Interactive mode generate text instead of compressing when using specific text

secemp9 opened this issue · 2 comments

Here, I managed to reproduce this consistently using two text string:

  1. "test"
  2. "testme"
    3."4bd84c0c58be5204c715c82ce55b06a5beb66a8583312699980d892de44170cdc4ccca7e5db8873d2dd341fdd95fddcd16db9d0405b368984a7c7ed8584c3c006983bcb4505c3782c6da3729b4aaf1029adf892825b007f59db89cd9b7cba6ad18ab24f2"

The third one is just random bytes (100 in length) generated from /dev/urandom, that I took the hex format of, since it does not work on raw bytes (utf8 error, but that's another issue that I'll post later)
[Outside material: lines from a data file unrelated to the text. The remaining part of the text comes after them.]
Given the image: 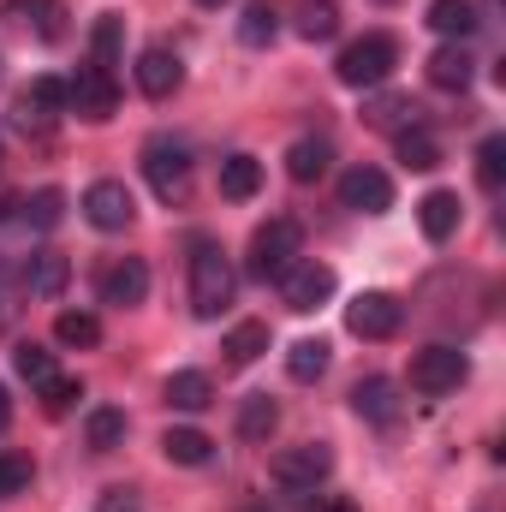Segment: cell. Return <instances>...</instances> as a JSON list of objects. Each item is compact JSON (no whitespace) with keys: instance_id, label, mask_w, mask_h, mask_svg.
Here are the masks:
<instances>
[{"instance_id":"obj_1","label":"cell","mask_w":506,"mask_h":512,"mask_svg":"<svg viewBox=\"0 0 506 512\" xmlns=\"http://www.w3.org/2000/svg\"><path fill=\"white\" fill-rule=\"evenodd\" d=\"M233 286H239V274H233L227 251H221L215 239H197V245H191V310H197L203 322H215V316L233 304Z\"/></svg>"},{"instance_id":"obj_2","label":"cell","mask_w":506,"mask_h":512,"mask_svg":"<svg viewBox=\"0 0 506 512\" xmlns=\"http://www.w3.org/2000/svg\"><path fill=\"white\" fill-rule=\"evenodd\" d=\"M143 179L155 185V197L161 203H179L185 191H191V167H197V155H191V143L185 137H173V131H155L149 143H143Z\"/></svg>"},{"instance_id":"obj_3","label":"cell","mask_w":506,"mask_h":512,"mask_svg":"<svg viewBox=\"0 0 506 512\" xmlns=\"http://www.w3.org/2000/svg\"><path fill=\"white\" fill-rule=\"evenodd\" d=\"M393 66H399V42H393L387 30H370V36H358V42L340 48L334 78H340L346 90H376V84L393 78Z\"/></svg>"},{"instance_id":"obj_4","label":"cell","mask_w":506,"mask_h":512,"mask_svg":"<svg viewBox=\"0 0 506 512\" xmlns=\"http://www.w3.org/2000/svg\"><path fill=\"white\" fill-rule=\"evenodd\" d=\"M298 256H304V233H298V221L274 215V221H262V227L251 233V256H245V274H251V280H262V286H268V280L280 286V280H286V268H292Z\"/></svg>"},{"instance_id":"obj_5","label":"cell","mask_w":506,"mask_h":512,"mask_svg":"<svg viewBox=\"0 0 506 512\" xmlns=\"http://www.w3.org/2000/svg\"><path fill=\"white\" fill-rule=\"evenodd\" d=\"M328 471H334V447H328V441L280 447V453L268 459V477H274L280 489H316V483H328Z\"/></svg>"},{"instance_id":"obj_6","label":"cell","mask_w":506,"mask_h":512,"mask_svg":"<svg viewBox=\"0 0 506 512\" xmlns=\"http://www.w3.org/2000/svg\"><path fill=\"white\" fill-rule=\"evenodd\" d=\"M334 286H340V274H334L328 262H316V256H298V262L286 268V280H280V292H286V310H298V316L322 310V304L334 298Z\"/></svg>"},{"instance_id":"obj_7","label":"cell","mask_w":506,"mask_h":512,"mask_svg":"<svg viewBox=\"0 0 506 512\" xmlns=\"http://www.w3.org/2000/svg\"><path fill=\"white\" fill-rule=\"evenodd\" d=\"M465 376H471V358H465L459 346H423V352L411 358V387H417V393H429V399L453 393Z\"/></svg>"},{"instance_id":"obj_8","label":"cell","mask_w":506,"mask_h":512,"mask_svg":"<svg viewBox=\"0 0 506 512\" xmlns=\"http://www.w3.org/2000/svg\"><path fill=\"white\" fill-rule=\"evenodd\" d=\"M114 108H120V84H114V72H102V66H78V78L66 84V114H78V120H114Z\"/></svg>"},{"instance_id":"obj_9","label":"cell","mask_w":506,"mask_h":512,"mask_svg":"<svg viewBox=\"0 0 506 512\" xmlns=\"http://www.w3.org/2000/svg\"><path fill=\"white\" fill-rule=\"evenodd\" d=\"M346 328H352L358 340H393V334L405 328V304H399L393 292H358V298L346 304Z\"/></svg>"},{"instance_id":"obj_10","label":"cell","mask_w":506,"mask_h":512,"mask_svg":"<svg viewBox=\"0 0 506 512\" xmlns=\"http://www.w3.org/2000/svg\"><path fill=\"white\" fill-rule=\"evenodd\" d=\"M84 221L96 233H126L131 221H137V197L126 191V179H96L84 191Z\"/></svg>"},{"instance_id":"obj_11","label":"cell","mask_w":506,"mask_h":512,"mask_svg":"<svg viewBox=\"0 0 506 512\" xmlns=\"http://www.w3.org/2000/svg\"><path fill=\"white\" fill-rule=\"evenodd\" d=\"M340 209H352V215H387L393 209V179L381 167H370V161L346 167L340 173Z\"/></svg>"},{"instance_id":"obj_12","label":"cell","mask_w":506,"mask_h":512,"mask_svg":"<svg viewBox=\"0 0 506 512\" xmlns=\"http://www.w3.org/2000/svg\"><path fill=\"white\" fill-rule=\"evenodd\" d=\"M96 292H102V304H114V310H137V304L149 298V262H143V256L108 262L102 280H96Z\"/></svg>"},{"instance_id":"obj_13","label":"cell","mask_w":506,"mask_h":512,"mask_svg":"<svg viewBox=\"0 0 506 512\" xmlns=\"http://www.w3.org/2000/svg\"><path fill=\"white\" fill-rule=\"evenodd\" d=\"M131 78H137V90H143L149 102H167V96L185 84V60H179L173 48H161V42H155V48H143V54H137Z\"/></svg>"},{"instance_id":"obj_14","label":"cell","mask_w":506,"mask_h":512,"mask_svg":"<svg viewBox=\"0 0 506 512\" xmlns=\"http://www.w3.org/2000/svg\"><path fill=\"white\" fill-rule=\"evenodd\" d=\"M423 78H429L435 90H447V96H465V90H471V78H477V60H471V48H465V42H441V48L423 60Z\"/></svg>"},{"instance_id":"obj_15","label":"cell","mask_w":506,"mask_h":512,"mask_svg":"<svg viewBox=\"0 0 506 512\" xmlns=\"http://www.w3.org/2000/svg\"><path fill=\"white\" fill-rule=\"evenodd\" d=\"M66 280H72V256H60V251H30L24 268H18V286L30 298H60Z\"/></svg>"},{"instance_id":"obj_16","label":"cell","mask_w":506,"mask_h":512,"mask_svg":"<svg viewBox=\"0 0 506 512\" xmlns=\"http://www.w3.org/2000/svg\"><path fill=\"white\" fill-rule=\"evenodd\" d=\"M60 114H66V78H30V90H24V102H18V126L48 131Z\"/></svg>"},{"instance_id":"obj_17","label":"cell","mask_w":506,"mask_h":512,"mask_svg":"<svg viewBox=\"0 0 506 512\" xmlns=\"http://www.w3.org/2000/svg\"><path fill=\"white\" fill-rule=\"evenodd\" d=\"M459 221H465L459 191H429V197L417 203V227H423V239H429V245H447V239L459 233Z\"/></svg>"},{"instance_id":"obj_18","label":"cell","mask_w":506,"mask_h":512,"mask_svg":"<svg viewBox=\"0 0 506 512\" xmlns=\"http://www.w3.org/2000/svg\"><path fill=\"white\" fill-rule=\"evenodd\" d=\"M423 24H429L435 36H447V42H471L483 18H477V6H471V0H429Z\"/></svg>"},{"instance_id":"obj_19","label":"cell","mask_w":506,"mask_h":512,"mask_svg":"<svg viewBox=\"0 0 506 512\" xmlns=\"http://www.w3.org/2000/svg\"><path fill=\"white\" fill-rule=\"evenodd\" d=\"M393 155H399L411 173H435V167H441V143H435V131H429V126L393 131Z\"/></svg>"},{"instance_id":"obj_20","label":"cell","mask_w":506,"mask_h":512,"mask_svg":"<svg viewBox=\"0 0 506 512\" xmlns=\"http://www.w3.org/2000/svg\"><path fill=\"white\" fill-rule=\"evenodd\" d=\"M328 161H334V143H328V137H298V143L286 149V173H292L298 185H316V179L328 173Z\"/></svg>"},{"instance_id":"obj_21","label":"cell","mask_w":506,"mask_h":512,"mask_svg":"<svg viewBox=\"0 0 506 512\" xmlns=\"http://www.w3.org/2000/svg\"><path fill=\"white\" fill-rule=\"evenodd\" d=\"M256 191H262V161L245 155V149L227 155V161H221V197H227V203H251Z\"/></svg>"},{"instance_id":"obj_22","label":"cell","mask_w":506,"mask_h":512,"mask_svg":"<svg viewBox=\"0 0 506 512\" xmlns=\"http://www.w3.org/2000/svg\"><path fill=\"white\" fill-rule=\"evenodd\" d=\"M352 411H358V417H370V423H393V417H399V387L387 382V376L358 382V387H352Z\"/></svg>"},{"instance_id":"obj_23","label":"cell","mask_w":506,"mask_h":512,"mask_svg":"<svg viewBox=\"0 0 506 512\" xmlns=\"http://www.w3.org/2000/svg\"><path fill=\"white\" fill-rule=\"evenodd\" d=\"M12 209H18V221H24L30 233H54V227L66 221V191L42 185L36 197H24V203H12Z\"/></svg>"},{"instance_id":"obj_24","label":"cell","mask_w":506,"mask_h":512,"mask_svg":"<svg viewBox=\"0 0 506 512\" xmlns=\"http://www.w3.org/2000/svg\"><path fill=\"white\" fill-rule=\"evenodd\" d=\"M167 405L173 411H209L215 405V382L203 370H173L167 376Z\"/></svg>"},{"instance_id":"obj_25","label":"cell","mask_w":506,"mask_h":512,"mask_svg":"<svg viewBox=\"0 0 506 512\" xmlns=\"http://www.w3.org/2000/svg\"><path fill=\"white\" fill-rule=\"evenodd\" d=\"M84 441H90V453L126 447V411H120V405H96V411L84 417Z\"/></svg>"},{"instance_id":"obj_26","label":"cell","mask_w":506,"mask_h":512,"mask_svg":"<svg viewBox=\"0 0 506 512\" xmlns=\"http://www.w3.org/2000/svg\"><path fill=\"white\" fill-rule=\"evenodd\" d=\"M268 340H274V334H268V322H239V328L221 340V352H227V364H233V370H251L256 358L268 352Z\"/></svg>"},{"instance_id":"obj_27","label":"cell","mask_w":506,"mask_h":512,"mask_svg":"<svg viewBox=\"0 0 506 512\" xmlns=\"http://www.w3.org/2000/svg\"><path fill=\"white\" fill-rule=\"evenodd\" d=\"M120 42H126V18H120V12H102V18H96V30H90V66L114 72Z\"/></svg>"},{"instance_id":"obj_28","label":"cell","mask_w":506,"mask_h":512,"mask_svg":"<svg viewBox=\"0 0 506 512\" xmlns=\"http://www.w3.org/2000/svg\"><path fill=\"white\" fill-rule=\"evenodd\" d=\"M54 340L72 346V352H90V346H102V322L90 310H60L54 316Z\"/></svg>"},{"instance_id":"obj_29","label":"cell","mask_w":506,"mask_h":512,"mask_svg":"<svg viewBox=\"0 0 506 512\" xmlns=\"http://www.w3.org/2000/svg\"><path fill=\"white\" fill-rule=\"evenodd\" d=\"M328 364H334L328 340H298V346L286 352V376H292V382H322V376H328Z\"/></svg>"},{"instance_id":"obj_30","label":"cell","mask_w":506,"mask_h":512,"mask_svg":"<svg viewBox=\"0 0 506 512\" xmlns=\"http://www.w3.org/2000/svg\"><path fill=\"white\" fill-rule=\"evenodd\" d=\"M161 453H167L173 465H209V459H215V441H209L203 429H167V435H161Z\"/></svg>"},{"instance_id":"obj_31","label":"cell","mask_w":506,"mask_h":512,"mask_svg":"<svg viewBox=\"0 0 506 512\" xmlns=\"http://www.w3.org/2000/svg\"><path fill=\"white\" fill-rule=\"evenodd\" d=\"M280 429V405H274V393H251L245 405H239V435L245 441H268Z\"/></svg>"},{"instance_id":"obj_32","label":"cell","mask_w":506,"mask_h":512,"mask_svg":"<svg viewBox=\"0 0 506 512\" xmlns=\"http://www.w3.org/2000/svg\"><path fill=\"white\" fill-rule=\"evenodd\" d=\"M274 36H280V6L274 0H251L245 18H239V42L245 48H268Z\"/></svg>"},{"instance_id":"obj_33","label":"cell","mask_w":506,"mask_h":512,"mask_svg":"<svg viewBox=\"0 0 506 512\" xmlns=\"http://www.w3.org/2000/svg\"><path fill=\"white\" fill-rule=\"evenodd\" d=\"M334 30H340V6L334 0H304L298 6V36L304 42H328Z\"/></svg>"},{"instance_id":"obj_34","label":"cell","mask_w":506,"mask_h":512,"mask_svg":"<svg viewBox=\"0 0 506 512\" xmlns=\"http://www.w3.org/2000/svg\"><path fill=\"white\" fill-rule=\"evenodd\" d=\"M477 185H483V191H501L506 185V137L501 131H489V137L477 143Z\"/></svg>"},{"instance_id":"obj_35","label":"cell","mask_w":506,"mask_h":512,"mask_svg":"<svg viewBox=\"0 0 506 512\" xmlns=\"http://www.w3.org/2000/svg\"><path fill=\"white\" fill-rule=\"evenodd\" d=\"M12 370H18L30 387H48L54 376H60V370H54V352H48V346H36V340H24V346L12 352Z\"/></svg>"},{"instance_id":"obj_36","label":"cell","mask_w":506,"mask_h":512,"mask_svg":"<svg viewBox=\"0 0 506 512\" xmlns=\"http://www.w3.org/2000/svg\"><path fill=\"white\" fill-rule=\"evenodd\" d=\"M364 120H370V126H417V102H411V96H381V102H370V108H364Z\"/></svg>"},{"instance_id":"obj_37","label":"cell","mask_w":506,"mask_h":512,"mask_svg":"<svg viewBox=\"0 0 506 512\" xmlns=\"http://www.w3.org/2000/svg\"><path fill=\"white\" fill-rule=\"evenodd\" d=\"M30 483H36V465H30V453H0V501L24 495Z\"/></svg>"},{"instance_id":"obj_38","label":"cell","mask_w":506,"mask_h":512,"mask_svg":"<svg viewBox=\"0 0 506 512\" xmlns=\"http://www.w3.org/2000/svg\"><path fill=\"white\" fill-rule=\"evenodd\" d=\"M78 399H84V387L72 382V376H54V382L42 387V411H48V417H66Z\"/></svg>"},{"instance_id":"obj_39","label":"cell","mask_w":506,"mask_h":512,"mask_svg":"<svg viewBox=\"0 0 506 512\" xmlns=\"http://www.w3.org/2000/svg\"><path fill=\"white\" fill-rule=\"evenodd\" d=\"M30 18H36V36L42 42H60L66 36V6L60 0H30Z\"/></svg>"},{"instance_id":"obj_40","label":"cell","mask_w":506,"mask_h":512,"mask_svg":"<svg viewBox=\"0 0 506 512\" xmlns=\"http://www.w3.org/2000/svg\"><path fill=\"white\" fill-rule=\"evenodd\" d=\"M18 310H24V286H18V274L0 262V334L18 322Z\"/></svg>"},{"instance_id":"obj_41","label":"cell","mask_w":506,"mask_h":512,"mask_svg":"<svg viewBox=\"0 0 506 512\" xmlns=\"http://www.w3.org/2000/svg\"><path fill=\"white\" fill-rule=\"evenodd\" d=\"M102 512H143V507H137L131 489H108V495H102Z\"/></svg>"},{"instance_id":"obj_42","label":"cell","mask_w":506,"mask_h":512,"mask_svg":"<svg viewBox=\"0 0 506 512\" xmlns=\"http://www.w3.org/2000/svg\"><path fill=\"white\" fill-rule=\"evenodd\" d=\"M316 512H358V507H352L346 495H328V501H322V507H316Z\"/></svg>"},{"instance_id":"obj_43","label":"cell","mask_w":506,"mask_h":512,"mask_svg":"<svg viewBox=\"0 0 506 512\" xmlns=\"http://www.w3.org/2000/svg\"><path fill=\"white\" fill-rule=\"evenodd\" d=\"M6 423H12V393H6V382H0V435H6Z\"/></svg>"},{"instance_id":"obj_44","label":"cell","mask_w":506,"mask_h":512,"mask_svg":"<svg viewBox=\"0 0 506 512\" xmlns=\"http://www.w3.org/2000/svg\"><path fill=\"white\" fill-rule=\"evenodd\" d=\"M197 6H227V0H197Z\"/></svg>"},{"instance_id":"obj_45","label":"cell","mask_w":506,"mask_h":512,"mask_svg":"<svg viewBox=\"0 0 506 512\" xmlns=\"http://www.w3.org/2000/svg\"><path fill=\"white\" fill-rule=\"evenodd\" d=\"M0 161H6V149H0Z\"/></svg>"},{"instance_id":"obj_46","label":"cell","mask_w":506,"mask_h":512,"mask_svg":"<svg viewBox=\"0 0 506 512\" xmlns=\"http://www.w3.org/2000/svg\"><path fill=\"white\" fill-rule=\"evenodd\" d=\"M381 6H393V0H381Z\"/></svg>"}]
</instances>
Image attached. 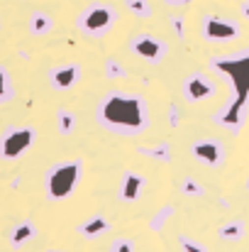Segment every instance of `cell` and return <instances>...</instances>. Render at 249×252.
Returning a JSON list of instances; mask_svg holds the SVG:
<instances>
[{
	"instance_id": "obj_16",
	"label": "cell",
	"mask_w": 249,
	"mask_h": 252,
	"mask_svg": "<svg viewBox=\"0 0 249 252\" xmlns=\"http://www.w3.org/2000/svg\"><path fill=\"white\" fill-rule=\"evenodd\" d=\"M218 235H220L222 240H232V243H237V240H242V238H245V223H242V220L225 223V225L218 230Z\"/></svg>"
},
{
	"instance_id": "obj_5",
	"label": "cell",
	"mask_w": 249,
	"mask_h": 252,
	"mask_svg": "<svg viewBox=\"0 0 249 252\" xmlns=\"http://www.w3.org/2000/svg\"><path fill=\"white\" fill-rule=\"evenodd\" d=\"M34 145V127L29 125H15L7 127L0 135V159L5 162H15L20 157H25Z\"/></svg>"
},
{
	"instance_id": "obj_10",
	"label": "cell",
	"mask_w": 249,
	"mask_h": 252,
	"mask_svg": "<svg viewBox=\"0 0 249 252\" xmlns=\"http://www.w3.org/2000/svg\"><path fill=\"white\" fill-rule=\"evenodd\" d=\"M144 186H147V179L137 171H125L122 174V181H120V189H117V196L120 201L125 203H135L139 201V196L144 193Z\"/></svg>"
},
{
	"instance_id": "obj_15",
	"label": "cell",
	"mask_w": 249,
	"mask_h": 252,
	"mask_svg": "<svg viewBox=\"0 0 249 252\" xmlns=\"http://www.w3.org/2000/svg\"><path fill=\"white\" fill-rule=\"evenodd\" d=\"M56 130H59V135H64V137L74 135V130H76V115H74L69 108H59V110H56Z\"/></svg>"
},
{
	"instance_id": "obj_30",
	"label": "cell",
	"mask_w": 249,
	"mask_h": 252,
	"mask_svg": "<svg viewBox=\"0 0 249 252\" xmlns=\"http://www.w3.org/2000/svg\"><path fill=\"white\" fill-rule=\"evenodd\" d=\"M247 191H249V179H247Z\"/></svg>"
},
{
	"instance_id": "obj_1",
	"label": "cell",
	"mask_w": 249,
	"mask_h": 252,
	"mask_svg": "<svg viewBox=\"0 0 249 252\" xmlns=\"http://www.w3.org/2000/svg\"><path fill=\"white\" fill-rule=\"evenodd\" d=\"M95 123L112 135L135 137L149 127V105L144 95L112 91L95 105Z\"/></svg>"
},
{
	"instance_id": "obj_22",
	"label": "cell",
	"mask_w": 249,
	"mask_h": 252,
	"mask_svg": "<svg viewBox=\"0 0 249 252\" xmlns=\"http://www.w3.org/2000/svg\"><path fill=\"white\" fill-rule=\"evenodd\" d=\"M181 191H183V196H203V186H200L195 179H191V176H186V179H183Z\"/></svg>"
},
{
	"instance_id": "obj_17",
	"label": "cell",
	"mask_w": 249,
	"mask_h": 252,
	"mask_svg": "<svg viewBox=\"0 0 249 252\" xmlns=\"http://www.w3.org/2000/svg\"><path fill=\"white\" fill-rule=\"evenodd\" d=\"M137 152H139V155H144V157L159 159V162H168V159H171V150H168V142H162V145H157V147H139Z\"/></svg>"
},
{
	"instance_id": "obj_21",
	"label": "cell",
	"mask_w": 249,
	"mask_h": 252,
	"mask_svg": "<svg viewBox=\"0 0 249 252\" xmlns=\"http://www.w3.org/2000/svg\"><path fill=\"white\" fill-rule=\"evenodd\" d=\"M171 213H173V208H171V206H164V208H162V211H159V213H157V216H154L152 220H149V228H152L154 233H159V230L164 228L166 218H168Z\"/></svg>"
},
{
	"instance_id": "obj_2",
	"label": "cell",
	"mask_w": 249,
	"mask_h": 252,
	"mask_svg": "<svg viewBox=\"0 0 249 252\" xmlns=\"http://www.w3.org/2000/svg\"><path fill=\"white\" fill-rule=\"evenodd\" d=\"M210 69H215L220 76H225L232 86V98L215 115V123L227 127L230 132H240L247 120L249 108V49H242L230 57L210 59Z\"/></svg>"
},
{
	"instance_id": "obj_8",
	"label": "cell",
	"mask_w": 249,
	"mask_h": 252,
	"mask_svg": "<svg viewBox=\"0 0 249 252\" xmlns=\"http://www.w3.org/2000/svg\"><path fill=\"white\" fill-rule=\"evenodd\" d=\"M191 155H193V159H198L205 167H220L225 162V147H222V142L210 140V137L193 142L191 145Z\"/></svg>"
},
{
	"instance_id": "obj_13",
	"label": "cell",
	"mask_w": 249,
	"mask_h": 252,
	"mask_svg": "<svg viewBox=\"0 0 249 252\" xmlns=\"http://www.w3.org/2000/svg\"><path fill=\"white\" fill-rule=\"evenodd\" d=\"M76 230H79V235L88 238V240H93V238H100V235H105V233L110 230V223H108V218H103V216H93L90 220L81 223Z\"/></svg>"
},
{
	"instance_id": "obj_7",
	"label": "cell",
	"mask_w": 249,
	"mask_h": 252,
	"mask_svg": "<svg viewBox=\"0 0 249 252\" xmlns=\"http://www.w3.org/2000/svg\"><path fill=\"white\" fill-rule=\"evenodd\" d=\"M130 52L149 64H159L166 57V42L152 37V34H135L130 39Z\"/></svg>"
},
{
	"instance_id": "obj_20",
	"label": "cell",
	"mask_w": 249,
	"mask_h": 252,
	"mask_svg": "<svg viewBox=\"0 0 249 252\" xmlns=\"http://www.w3.org/2000/svg\"><path fill=\"white\" fill-rule=\"evenodd\" d=\"M105 76H108L110 81H115V79H127V71H125L122 64H117L115 59H108V62H105Z\"/></svg>"
},
{
	"instance_id": "obj_23",
	"label": "cell",
	"mask_w": 249,
	"mask_h": 252,
	"mask_svg": "<svg viewBox=\"0 0 249 252\" xmlns=\"http://www.w3.org/2000/svg\"><path fill=\"white\" fill-rule=\"evenodd\" d=\"M178 248H181L183 252H208L205 250V245H200V243L191 240L188 235H178Z\"/></svg>"
},
{
	"instance_id": "obj_29",
	"label": "cell",
	"mask_w": 249,
	"mask_h": 252,
	"mask_svg": "<svg viewBox=\"0 0 249 252\" xmlns=\"http://www.w3.org/2000/svg\"><path fill=\"white\" fill-rule=\"evenodd\" d=\"M0 27H2V15H0Z\"/></svg>"
},
{
	"instance_id": "obj_11",
	"label": "cell",
	"mask_w": 249,
	"mask_h": 252,
	"mask_svg": "<svg viewBox=\"0 0 249 252\" xmlns=\"http://www.w3.org/2000/svg\"><path fill=\"white\" fill-rule=\"evenodd\" d=\"M81 79V66L79 64H61V66H54L49 69V84L56 91H69L79 84Z\"/></svg>"
},
{
	"instance_id": "obj_19",
	"label": "cell",
	"mask_w": 249,
	"mask_h": 252,
	"mask_svg": "<svg viewBox=\"0 0 249 252\" xmlns=\"http://www.w3.org/2000/svg\"><path fill=\"white\" fill-rule=\"evenodd\" d=\"M12 95H15V86H12V79H10L7 69H5V66H0V103H7V100H12Z\"/></svg>"
},
{
	"instance_id": "obj_25",
	"label": "cell",
	"mask_w": 249,
	"mask_h": 252,
	"mask_svg": "<svg viewBox=\"0 0 249 252\" xmlns=\"http://www.w3.org/2000/svg\"><path fill=\"white\" fill-rule=\"evenodd\" d=\"M168 22H171L173 32H176V34L183 39V34H186V32H183V17H178V15H171V17H168Z\"/></svg>"
},
{
	"instance_id": "obj_4",
	"label": "cell",
	"mask_w": 249,
	"mask_h": 252,
	"mask_svg": "<svg viewBox=\"0 0 249 252\" xmlns=\"http://www.w3.org/2000/svg\"><path fill=\"white\" fill-rule=\"evenodd\" d=\"M117 20V12L108 2H93L76 17V27L85 37H105Z\"/></svg>"
},
{
	"instance_id": "obj_9",
	"label": "cell",
	"mask_w": 249,
	"mask_h": 252,
	"mask_svg": "<svg viewBox=\"0 0 249 252\" xmlns=\"http://www.w3.org/2000/svg\"><path fill=\"white\" fill-rule=\"evenodd\" d=\"M183 95L191 103H200L215 95V84L205 76V74H193L183 81Z\"/></svg>"
},
{
	"instance_id": "obj_24",
	"label": "cell",
	"mask_w": 249,
	"mask_h": 252,
	"mask_svg": "<svg viewBox=\"0 0 249 252\" xmlns=\"http://www.w3.org/2000/svg\"><path fill=\"white\" fill-rule=\"evenodd\" d=\"M110 252H137V248L130 238H115L110 243Z\"/></svg>"
},
{
	"instance_id": "obj_27",
	"label": "cell",
	"mask_w": 249,
	"mask_h": 252,
	"mask_svg": "<svg viewBox=\"0 0 249 252\" xmlns=\"http://www.w3.org/2000/svg\"><path fill=\"white\" fill-rule=\"evenodd\" d=\"M242 12H245V17H247V20H249V0H247V2H245V7H242Z\"/></svg>"
},
{
	"instance_id": "obj_12",
	"label": "cell",
	"mask_w": 249,
	"mask_h": 252,
	"mask_svg": "<svg viewBox=\"0 0 249 252\" xmlns=\"http://www.w3.org/2000/svg\"><path fill=\"white\" fill-rule=\"evenodd\" d=\"M34 235H37L34 223H32V220H22V223L12 225V230H10V245H12L15 250H20V248H22L25 243H29Z\"/></svg>"
},
{
	"instance_id": "obj_14",
	"label": "cell",
	"mask_w": 249,
	"mask_h": 252,
	"mask_svg": "<svg viewBox=\"0 0 249 252\" xmlns=\"http://www.w3.org/2000/svg\"><path fill=\"white\" fill-rule=\"evenodd\" d=\"M52 27H54V20L47 12H42V10L32 12V17H29V34L32 37H44L52 32Z\"/></svg>"
},
{
	"instance_id": "obj_6",
	"label": "cell",
	"mask_w": 249,
	"mask_h": 252,
	"mask_svg": "<svg viewBox=\"0 0 249 252\" xmlns=\"http://www.w3.org/2000/svg\"><path fill=\"white\" fill-rule=\"evenodd\" d=\"M200 32L205 42H232L242 34L240 22L230 20V17H220V15H203L200 22Z\"/></svg>"
},
{
	"instance_id": "obj_26",
	"label": "cell",
	"mask_w": 249,
	"mask_h": 252,
	"mask_svg": "<svg viewBox=\"0 0 249 252\" xmlns=\"http://www.w3.org/2000/svg\"><path fill=\"white\" fill-rule=\"evenodd\" d=\"M166 5H186V2H191V0H164Z\"/></svg>"
},
{
	"instance_id": "obj_18",
	"label": "cell",
	"mask_w": 249,
	"mask_h": 252,
	"mask_svg": "<svg viewBox=\"0 0 249 252\" xmlns=\"http://www.w3.org/2000/svg\"><path fill=\"white\" fill-rule=\"evenodd\" d=\"M125 7H127V12H132L135 17H142V20L152 17V5H149V0H125Z\"/></svg>"
},
{
	"instance_id": "obj_28",
	"label": "cell",
	"mask_w": 249,
	"mask_h": 252,
	"mask_svg": "<svg viewBox=\"0 0 249 252\" xmlns=\"http://www.w3.org/2000/svg\"><path fill=\"white\" fill-rule=\"evenodd\" d=\"M49 252H66V250H49Z\"/></svg>"
},
{
	"instance_id": "obj_3",
	"label": "cell",
	"mask_w": 249,
	"mask_h": 252,
	"mask_svg": "<svg viewBox=\"0 0 249 252\" xmlns=\"http://www.w3.org/2000/svg\"><path fill=\"white\" fill-rule=\"evenodd\" d=\"M81 176H83V162H79V159H69V162H59V164L49 167L47 176H44L47 196L52 201L69 198L74 193V189L79 186Z\"/></svg>"
}]
</instances>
Here is the output of all three in interactive mode:

  1. Question:
    Suppose -2r - 3719 = 3r + i, 5 = -5*i. Let n = r - -392. Is 3/8 greater than n?
    Answer:
    True

  2. Question:
    Suppose -2r - 417 + 1106 = 5j, 0 = -5*j + 25. List the prime factors of r.
    Answer:
    3, 17

  3. North Carolina's 64th Judicial District consists of the counties of Caswell, Person and Rockingham.
    The District Attorney is responsible for prosecuting all criminal matters and child abuse and neglect matters in the District Courts. The DA's Office has a staff of over sixty employees, including the District Attorney and two Assistant District Attorneys.
    The District Attorney is accountable to the District Attorney's Office, located in the Person County Courthouse Building. The address of the District Attorney's Office is 125 W. Palmer Street, Roxboro, NC 27573-2246.
    District Court sessions are held in each of the three counties of our judicial district.
    Court Dates ##### Meetings held ##### Building ##### Room ##### Times
    Caswell Co. Caswell Co. Clerk's Meeting Room Caswell Co. Courthouse
    Person Co. Person Co. Clerk's Meeting Room Person Co. Courthouse
    Rockingham Co. Rockingham Co. Clerk's Meeting Room Rockingham Co. Courthouse
    If you would like to submit a compliment to a member of the District Attorney's staff, please click on this link to fill out a compliment form . It will then be emailed to the office at the completion of the form.
    If you would like to submit a complaint about a jury you have served on, a judge that has presided over your case, or a prosecutor who has handled your case, please click on this to link to fill out a complaint form . This form will also be emailed to the office at the completion of the form.

Can be seen on the saved version of the colab from the readme: https://github.com/secemp9/test1/blob/main/Copy_of_llama_zip.ipynb

Check issue #2

Indeed, this behavior is expected as a base64 input like "test" could conceivably have been the result of compression. To work around this, you can either use compression mode directly or, alternatively, you can add a non-base64 character to your text, such as a space at the end, if you don't mind it being compressed with the rest of your text.